═══ Data

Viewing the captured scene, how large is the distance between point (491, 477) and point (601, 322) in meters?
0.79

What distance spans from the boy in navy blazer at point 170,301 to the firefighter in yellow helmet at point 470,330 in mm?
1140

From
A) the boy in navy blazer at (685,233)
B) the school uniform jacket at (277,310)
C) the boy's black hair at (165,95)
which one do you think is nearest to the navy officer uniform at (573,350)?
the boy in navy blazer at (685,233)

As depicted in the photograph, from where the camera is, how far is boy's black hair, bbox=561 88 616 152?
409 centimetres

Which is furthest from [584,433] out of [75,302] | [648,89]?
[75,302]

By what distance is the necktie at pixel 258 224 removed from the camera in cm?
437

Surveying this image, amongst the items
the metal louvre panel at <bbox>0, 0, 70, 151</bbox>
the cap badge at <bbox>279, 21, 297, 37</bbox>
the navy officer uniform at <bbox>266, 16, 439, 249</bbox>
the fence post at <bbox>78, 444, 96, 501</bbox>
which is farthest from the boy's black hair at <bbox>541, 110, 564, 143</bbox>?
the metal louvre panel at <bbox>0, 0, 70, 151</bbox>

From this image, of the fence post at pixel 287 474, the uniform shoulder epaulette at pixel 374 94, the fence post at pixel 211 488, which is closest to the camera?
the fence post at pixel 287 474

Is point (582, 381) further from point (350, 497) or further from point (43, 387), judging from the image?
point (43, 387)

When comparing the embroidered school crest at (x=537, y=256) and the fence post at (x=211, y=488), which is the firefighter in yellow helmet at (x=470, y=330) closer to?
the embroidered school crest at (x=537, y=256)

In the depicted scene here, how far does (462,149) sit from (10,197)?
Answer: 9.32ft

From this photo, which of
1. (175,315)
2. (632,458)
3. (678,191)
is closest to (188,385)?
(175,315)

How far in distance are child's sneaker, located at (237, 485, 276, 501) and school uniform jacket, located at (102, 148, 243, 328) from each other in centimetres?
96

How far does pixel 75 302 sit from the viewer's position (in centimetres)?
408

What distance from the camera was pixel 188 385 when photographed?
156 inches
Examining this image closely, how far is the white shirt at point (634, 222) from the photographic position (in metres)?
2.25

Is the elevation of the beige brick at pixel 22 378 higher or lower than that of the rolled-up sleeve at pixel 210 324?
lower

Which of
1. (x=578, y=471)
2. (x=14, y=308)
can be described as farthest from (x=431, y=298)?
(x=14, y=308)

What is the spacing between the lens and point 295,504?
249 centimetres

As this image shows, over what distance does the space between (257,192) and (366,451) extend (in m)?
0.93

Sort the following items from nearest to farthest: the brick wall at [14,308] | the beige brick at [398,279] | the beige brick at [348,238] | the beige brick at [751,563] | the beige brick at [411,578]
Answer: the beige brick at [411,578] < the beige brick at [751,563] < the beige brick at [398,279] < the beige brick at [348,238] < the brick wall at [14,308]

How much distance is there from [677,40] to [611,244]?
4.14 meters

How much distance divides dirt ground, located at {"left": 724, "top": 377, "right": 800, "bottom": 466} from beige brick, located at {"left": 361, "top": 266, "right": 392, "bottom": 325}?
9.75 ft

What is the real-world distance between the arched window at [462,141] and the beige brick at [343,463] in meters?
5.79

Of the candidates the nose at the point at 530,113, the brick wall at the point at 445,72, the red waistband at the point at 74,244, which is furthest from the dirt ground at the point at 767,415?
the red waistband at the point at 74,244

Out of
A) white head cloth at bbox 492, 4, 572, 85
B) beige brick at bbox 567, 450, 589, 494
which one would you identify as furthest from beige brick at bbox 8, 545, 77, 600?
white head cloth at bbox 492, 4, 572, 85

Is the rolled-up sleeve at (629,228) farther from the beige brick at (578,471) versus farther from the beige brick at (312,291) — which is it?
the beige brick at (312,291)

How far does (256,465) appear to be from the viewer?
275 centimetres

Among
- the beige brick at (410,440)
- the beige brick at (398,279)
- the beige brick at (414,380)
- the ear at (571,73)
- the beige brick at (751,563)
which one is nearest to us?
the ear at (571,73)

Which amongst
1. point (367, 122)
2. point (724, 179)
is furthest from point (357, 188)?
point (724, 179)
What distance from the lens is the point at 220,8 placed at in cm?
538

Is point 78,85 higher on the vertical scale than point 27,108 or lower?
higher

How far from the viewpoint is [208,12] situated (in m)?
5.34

══════

What you have to do:
Above are the records; copy exactly the lines from the one with "How much distance is" through the final line.

Solution to the exercise:
How much distance is there from [677,40] to [611,244]?
4.14 meters

How much distance divides dirt ground, located at {"left": 724, "top": 377, "right": 800, "bottom": 466} from beige brick, located at {"left": 361, "top": 266, "right": 392, "bottom": 325}?
9.75 ft

What is the real-world distance between the arched window at [462,141] and the beige brick at [343,463] in meters?
5.79

Of the candidates the nose at the point at 530,113, the brick wall at the point at 445,72, the red waistband at the point at 74,244, which is furthest from the dirt ground at the point at 767,415?
the red waistband at the point at 74,244

Out of
A) white head cloth at bbox 492, 4, 572, 85
B) beige brick at bbox 567, 450, 589, 494
which one would you identify as furthest from beige brick at bbox 8, 545, 77, 600?
white head cloth at bbox 492, 4, 572, 85

Is the rolled-up sleeve at (629,228) farther from the beige brick at (578,471) versus farther from the beige brick at (312,291) — which is it?
the beige brick at (312,291)

How far does (256,465) appear to be from the viewer?
275 centimetres

Among
- the beige brick at (410,440)
- the beige brick at (398,279)
- the beige brick at (414,380)
- the ear at (571,73)
- the beige brick at (751,563)
which one is nearest to us?
the ear at (571,73)

Which amongst
1. point (367, 122)
2. point (724, 179)
is furthest from point (357, 188)?
point (724, 179)
What distance from the lens is the point at 220,8 placed at in cm?
538

Is point 78,85 higher on the vertical scale than point 27,108 or lower?
higher

How far from the viewpoint is [208,12] situated (in m)?
5.34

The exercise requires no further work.